Parrot's training by Rabindranath Tegore line by line bengali meaning analysis.
Answers
Explanation:
Once upon a time, there was this illiterate bird in the kingdom. It sang songs, but never read the scriptures. It jumped about and flew, but never cared for custom and convention. The king proclaimed, “Such a bird is of no use; it eats fruits in the orchard, and the fruit market runs at a loss!” He summoned his ministers and ordered, “Give the bird some education!”
So starts Rabindranath Tagore’s short story Tota Kahini (‘The Parrot’s Tale’ or ‘The Parrot’s Training’) which was first published in 1918 in a Bengali magazine Sabuj Patra.
Apart from being known as ‘Bishwa Kobi’ or World Poet and being the first non-European to win the Nobel Prize for Literature in 1913, Tagore was an educational activist. He had noted and predicted the dangers of western civilization as the east emulated the western system either by choice or through enforced educational ideals.

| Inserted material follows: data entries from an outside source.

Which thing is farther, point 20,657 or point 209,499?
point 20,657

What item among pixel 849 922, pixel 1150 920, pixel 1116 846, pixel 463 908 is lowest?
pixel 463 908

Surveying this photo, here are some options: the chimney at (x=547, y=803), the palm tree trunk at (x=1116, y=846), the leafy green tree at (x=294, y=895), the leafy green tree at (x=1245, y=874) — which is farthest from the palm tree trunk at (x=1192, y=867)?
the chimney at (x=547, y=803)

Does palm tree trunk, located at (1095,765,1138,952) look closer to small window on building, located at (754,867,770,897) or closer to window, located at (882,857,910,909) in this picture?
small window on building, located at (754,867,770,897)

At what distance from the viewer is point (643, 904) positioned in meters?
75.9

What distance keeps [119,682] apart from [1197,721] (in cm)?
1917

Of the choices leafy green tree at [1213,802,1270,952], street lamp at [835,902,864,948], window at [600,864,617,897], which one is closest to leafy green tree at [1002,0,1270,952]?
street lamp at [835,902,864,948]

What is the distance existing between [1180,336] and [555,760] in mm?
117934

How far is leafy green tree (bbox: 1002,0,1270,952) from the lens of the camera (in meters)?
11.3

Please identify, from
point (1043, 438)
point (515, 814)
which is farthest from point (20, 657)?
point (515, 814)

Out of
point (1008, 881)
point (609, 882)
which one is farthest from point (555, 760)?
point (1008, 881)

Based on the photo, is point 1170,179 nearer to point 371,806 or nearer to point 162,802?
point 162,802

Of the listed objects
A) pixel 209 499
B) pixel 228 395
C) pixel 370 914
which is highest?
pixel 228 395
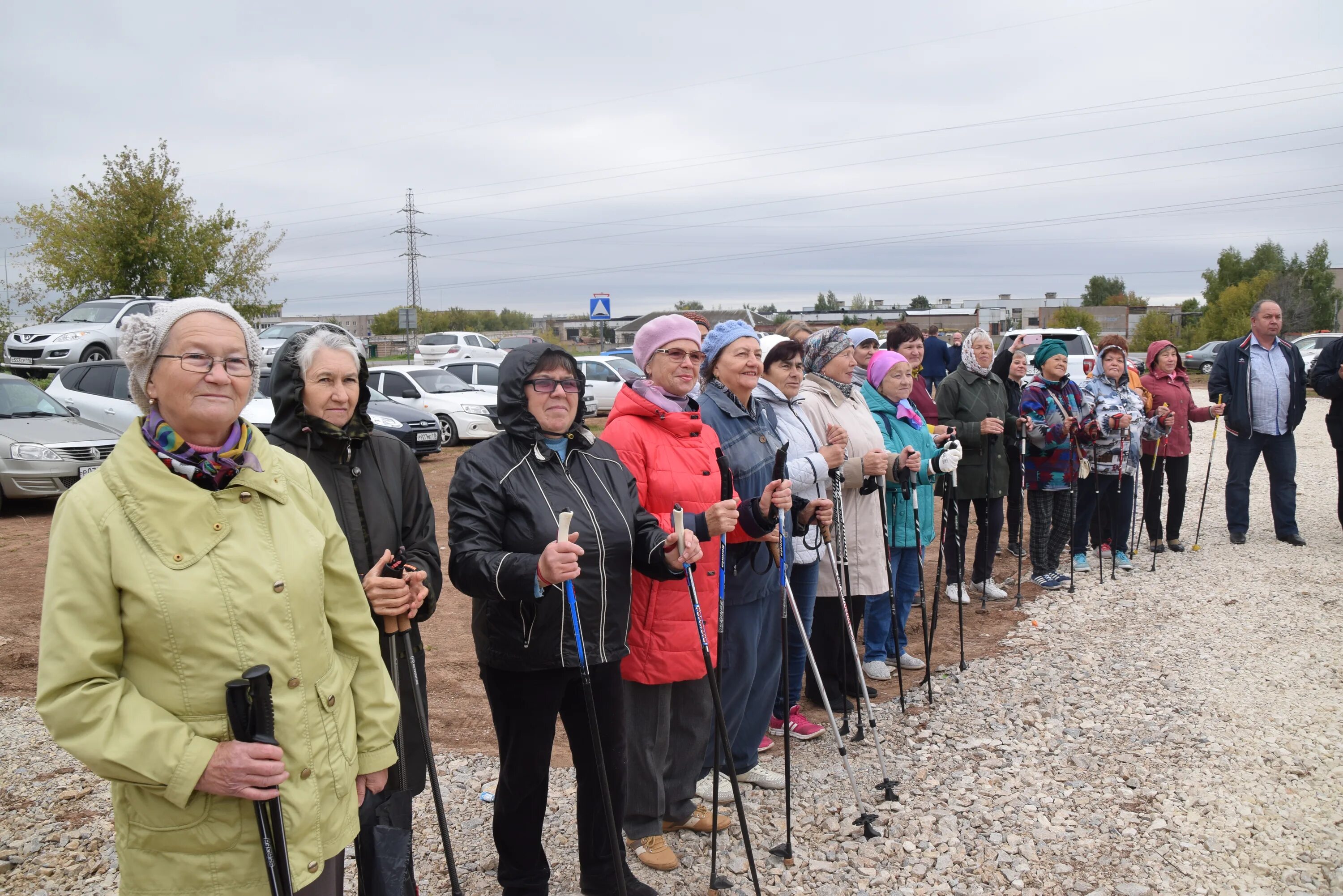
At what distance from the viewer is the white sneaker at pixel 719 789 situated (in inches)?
167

Even at a time when people were furiously raising their voice during the nationalist movement, Tagore envisioned a “No-Nation” scenario based not on the divisive stance of the colonists but on internationalism and mutual cooperation and harmony. He writes in his essay ‘Nationalism in India’: “Nationalism is a great menace. It is the particular thing which for years has been at the bottom of India’s troubles. And inasmuch as we have been ruled and dominated by a nation that is strictly political in its attitude, we have tried to develop within ourselves, despite our inheritance from the past, a belief in our eventual political destiny.”